I've always found it entertaining and somewhat enlightening to question "accepted truths". Oftentimes I've found that these accepted truths become so more out of repetition and indifference rather than any coherent thought process.
For starters, engine covers and "power parking". Engine covers: a piece of sheetmetal used to hide or disguise the engine, generally elaborately made and/or painted and detailed. Power parking: stationing your hot rod in a spot or location, generally near the front or main gate, at an event that's exposed to heavy foot traffic or heavily trafficked by cruising cars.
Really, do hot rods need their engines covered and do the owners really need to "power park"? Clearly there are those who do think they should. So, who am I to tell them that they shouldn't—correct, to each his own. However, we live in a world of unintended consequences and the fact that I have a keyboard at my disposal puts these actions squarely in my sight.
Engine covers while well intentioned, I think?, destroy everything that is the history, lineage, and birthright of any hot rod. A hot rod is by definition (at least mine) a car that has or is currently being modified to enhance its performance. Generally speaking performance begins under the hood and works its way through bigger and better brakes and handling performance. Afterward there is any number of other modifications that are both useful and fun to perform on our projects. But engine covers?!
Really, why would you want to spend a wallet full of money, invest copious amounts of time (and a fair amount of flesh from those freshly crunched knuckles), and self-sacrifice many other things you would like to enjoy so that your hot rod can look and perform at its best only to have admirers be so sorely disappointed when the hood is propped open? (Wow, that's a personal best for one long sentence!) Come on, shouldn't the motor resting between the 'rails and nestled beneath the hood be something you, and the rest of us, look longingly upon and gaze at in amazement?
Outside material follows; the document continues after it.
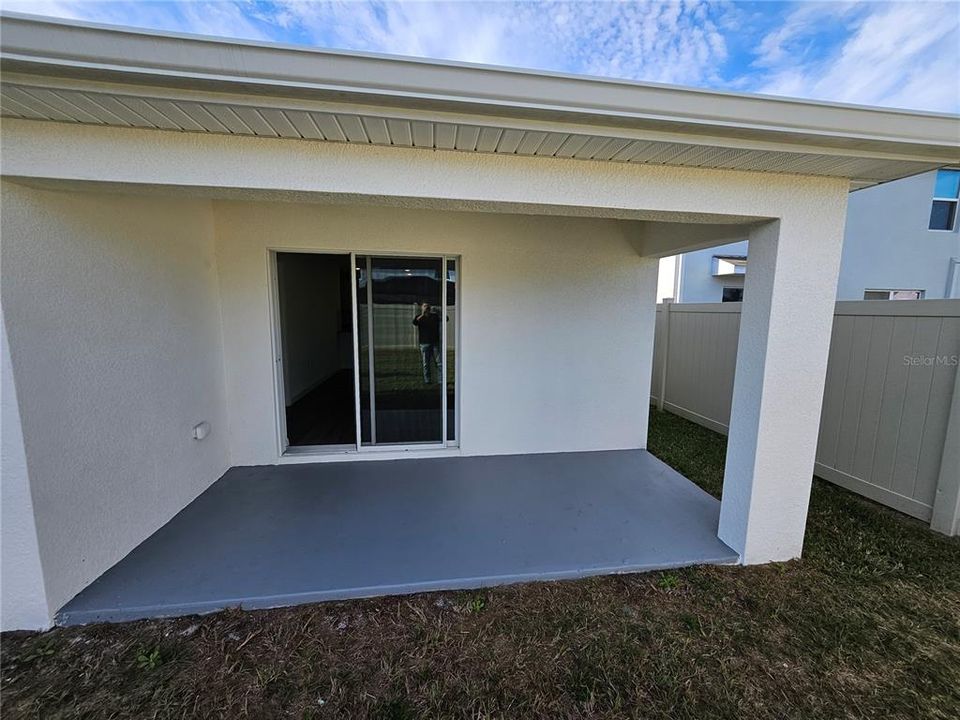 For Rent: $2,500 (3 beds, 2 baths, 1560 Square Feet)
I remember when the first engine covers arrived. OK, I was fascinated by the metalwork and the novelty. However, it didn't take long, definitely by day's end, that I and the engine cover had run our course. "What was the builder or owner trying to hide?" Was the engine poorly dressed, was it particularly ugly, or maybe it was the parking lot equivalent of the Exxon Valdez? Regardless I have always felt that the engine was and still is the heart and soul of any hot rod. This doesn't mean it has to be an over-the-top V-8 or an anemic four, it just means whatever you have residing under the hood should make you proud. Is it well cleaned and detailed? Is it hopped-up to some degree? Do you show it off with pride? That's a hot rod engine.
Lose the engine cover and spend more time detailing the four, inline-six, or bent eight into something all of us can admire and be proud of. Our hobby is steeped in the tradition of performance—and it all started under the hood for all to see!
OK, onto my next pet peeve, the power parker and the act of power parking. What is humorous about power parking is the lack of power that it requires from your hot rod to "power park". In fact, it takes little, if any, energy other than to get out of bed at an unlikable hour. This gives the professional power parker the time necessary to make sure he is the first to rush the gates and plant his flag (nowadays recycled revival tents) to make sure he and his buddies can gulp down their beverage of choice, suck down a double-double, cheese dripping, artery clogging, 30 percent fat burger three times a day for two days, all the while belching in unison as they watch the passing parade. Even I know when too much is too much! (Most of the time.)
It's been my experience that the cars typically anchored in the power parking sites, while nice cars, aren't necessarily the most interesting. To find the truly interesting cars and their owners one needs to scour the grounds.
I've often been asked, "How do you go about selecting cars for the Top 100 award?" Good question. And I tell everyone who asks this question the same answer. "I start at the fence farthest from the main entrance and work my way back." If history is any indicator, by the time I make my way to the midpoint off the grounds I've usually fulfilled my 10 picks."
This isn't to say there aren't worthy cars parked just inside the front gate because there are. I have 10 picks and they go quickly. I have found that those rodders who step away from the "maddening crowd" to be worthy individuals as are their cars. I have also found these individuals have, as a general statement, been involved in the hobby the longest and have the greatest of "back stories". Good, bad, or indifferent it's been my formula for many years and, as the saying goes, "If it works, don't fix it." (That reminds me of another of my favorite hot rod sayings and the credit for it goes to the senior rodder on staff Ron Ceridono: "A true hot rodder can tune anything until it doesn't run." I've always enjoyed that saying.)
OK, now it's your turn. All of you who are fans of the engine cover and power parking let me know. Give it your best shot, I can take it, as I am protected by a wall of doughnuts.